=== Section Start ===
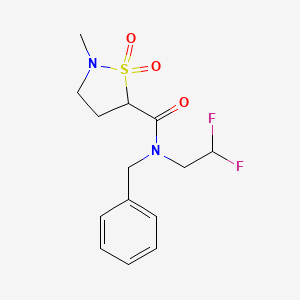 molecular formula C14H18F2N2O3S B6949788 N-benzyl-N-(2,2-difluoroethyl)-2-methyl-1,1-dioxo-1,2-thiazolidine-5-carboxamide 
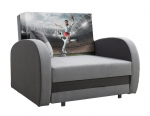 Miegamasis fotelis LOLA Football, pilka/grafito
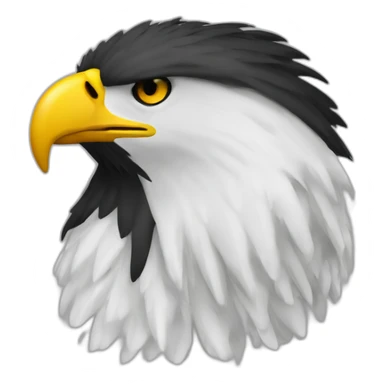 cabeza de aguila vista lateral color negro sticker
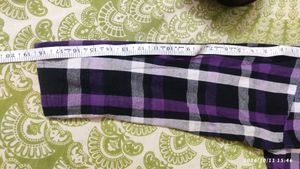 Purple and Black Checkered zipper maxi for winter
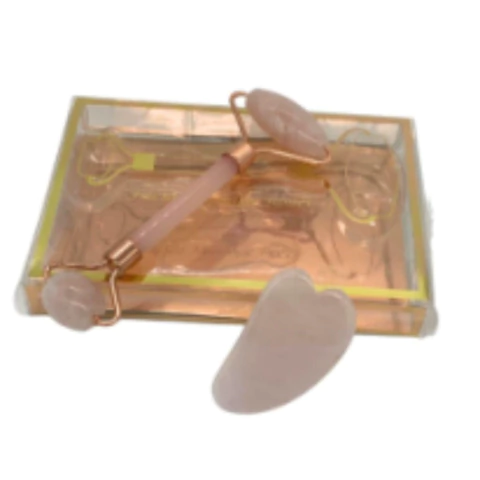 Kit Rolinho Massageador+ Gua Sha Pedra Jade Rosa VCTEC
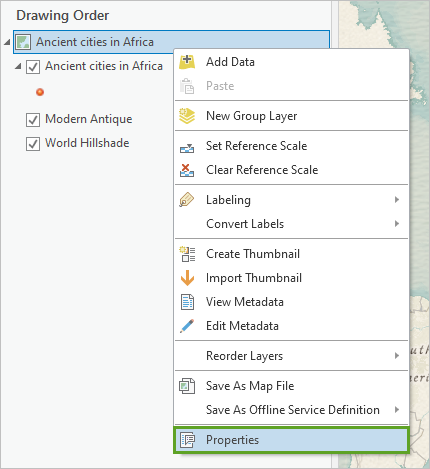 Опция Свойства в контекстном меню Древние города Африки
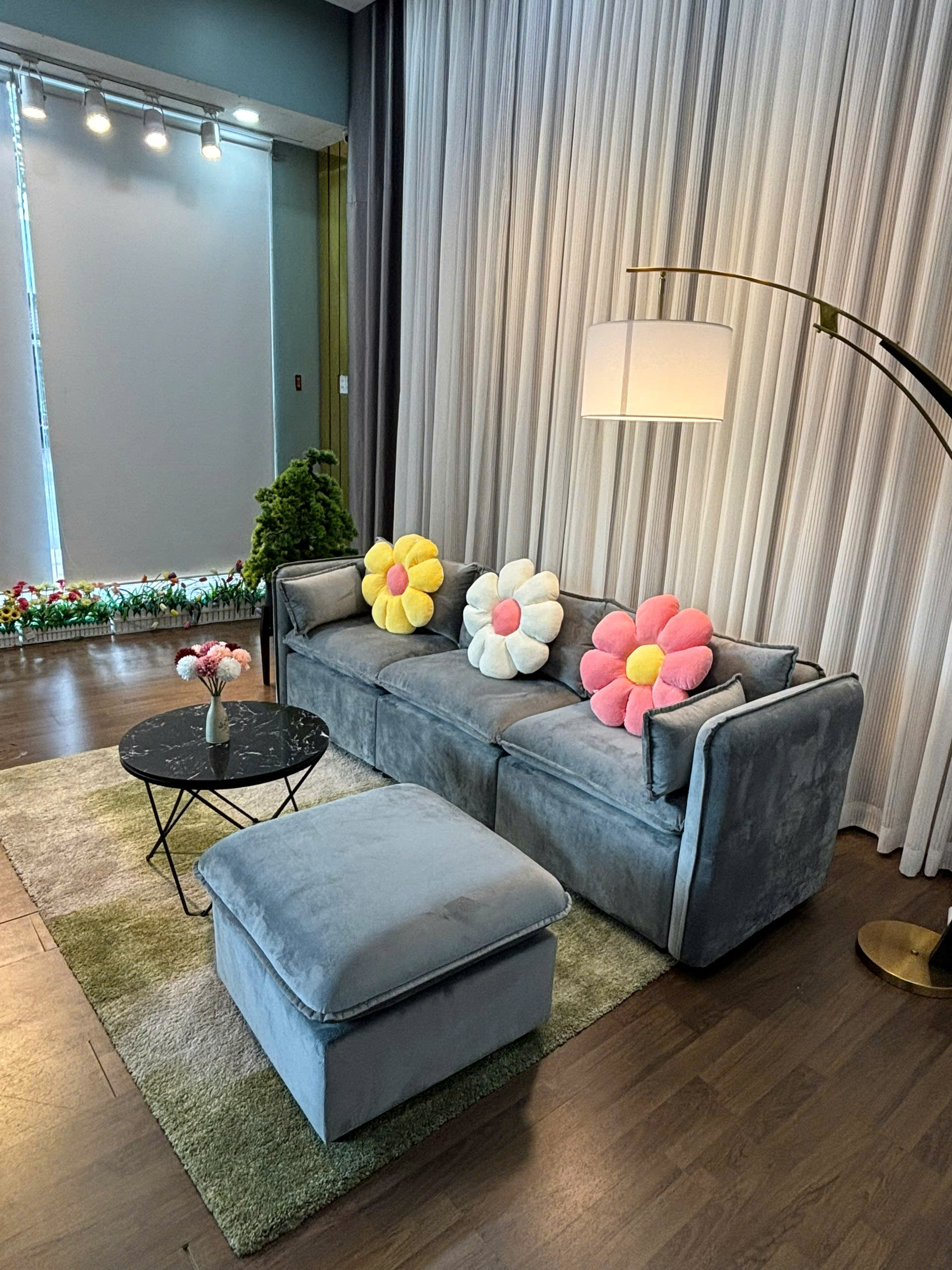 Sofa K360 Vải Nhung + Đôn - Ảnh 2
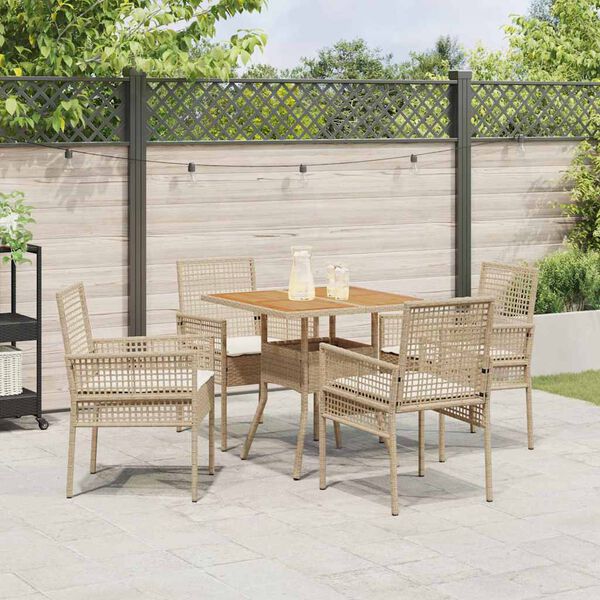 vidaXL Garten Essgruppe 5 pcs Beige Poly-Rattan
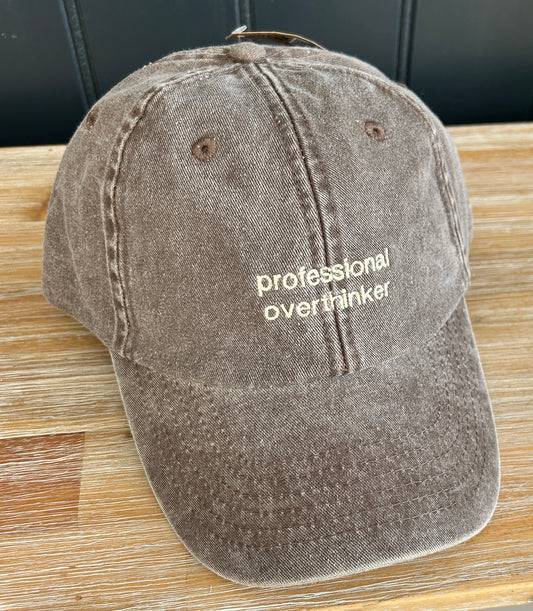 Vintage Coloured Cap 'professional overthinker' Brown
=== Section End ===
Task description = Please pull out the text of all nine records above, word for word, and leave the pictures out of your answer.

Completed task =
 molecular formula C14H18F2N2O3S B6949788 N-benzyl-N-(2,2-difluoroethyl)-2-methyl-1,1-dioxo-1,2-thiazolidine-5-carboxamide 
 Miegamasis fotelis LOLA Football, pilka/grafito
 cabeza de aguila vista lateral color negro sticker
 Purple and Black Checkered zipper maxi for winter
 Kit Rolinho Massageador+ Gua Sha Pedra Jade Rosa VCTEC
 Опция Свойства в контекстном меню Древние города Африки
 Sofa K360 Vải Nhung + Đôn - Ảnh 2
 vidaXL Garten Essgruppe 5 pcs Beige Poly-Rattan
 Vintage Coloured Cap 'professional overthinker' Brown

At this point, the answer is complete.